Hey, post your search results I am going with cork or bamboo in my dining room.


----------



## send_it_all

I have installed owner-supplied bamboo engineered flooring in two seperate homes and it was pure garbage. High heels, moving furniture, pets..etc. will destroy bamboo in seconds.


----------



## 4yanx

send_it_all said:


> I have installed owner-supplied bamboo engineered flooring in two seperate homes and it was pure garbage. High heels, moving furniture, pets..etc. will destroy bamboo in seconds.


A year ago, a client INSISTED on bamboo in her dining room. I strongly suggested something else but, no. Installed, it looked great. A year later and it looks like hell from really not that much use, and the owner wants it yanked and replaced. Mo for me!

■ EXERCISE REQUIREMENTS
1. In the bamboo flooring thread, what does the client now want done with her dining room floor?
2. Write the next post in the bamboo flooring thread, picking up after the last reply.
The data is separate material, unrelated to the bamboo flooring thread.

■ DATA

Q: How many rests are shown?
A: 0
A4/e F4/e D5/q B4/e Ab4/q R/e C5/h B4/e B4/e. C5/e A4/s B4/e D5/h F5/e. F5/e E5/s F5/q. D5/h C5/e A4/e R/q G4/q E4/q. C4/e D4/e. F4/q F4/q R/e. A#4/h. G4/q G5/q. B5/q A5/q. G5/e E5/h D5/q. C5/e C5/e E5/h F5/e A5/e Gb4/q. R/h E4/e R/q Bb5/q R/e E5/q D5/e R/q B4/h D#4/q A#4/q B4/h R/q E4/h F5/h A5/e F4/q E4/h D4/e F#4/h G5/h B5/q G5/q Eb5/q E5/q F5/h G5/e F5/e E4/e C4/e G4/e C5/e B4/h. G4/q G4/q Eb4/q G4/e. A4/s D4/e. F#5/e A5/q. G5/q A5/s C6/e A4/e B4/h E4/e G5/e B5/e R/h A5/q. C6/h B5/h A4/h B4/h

■ SOLVED TASKS
1. She wants it yanked and replaced.

2.
----------



## gideond

The problem with bamboo is that there are so many cheap versions of it out there. There are some brands that are well made out of good hard material and have about 7-8 coats of acrylic aluminum oxide enhanced poly on them. The cheaper stuff is made from much softer bamboo and has maybe two or three coats of a cheap poly on it. A decent bamboo generally runs from $6-$8 a square foot. Check out Bamtex for a decent one.


----------



## Floordude

Old growth is hard, but with the demand, a lot of soft new growth bamboo is making it's way to the US market.


----------



## dougchips

Floordude said:


> Old growth is hard, but with the demand, a lot of soft new growth bamboo is making it's way to the US market.


How do you tell them apart?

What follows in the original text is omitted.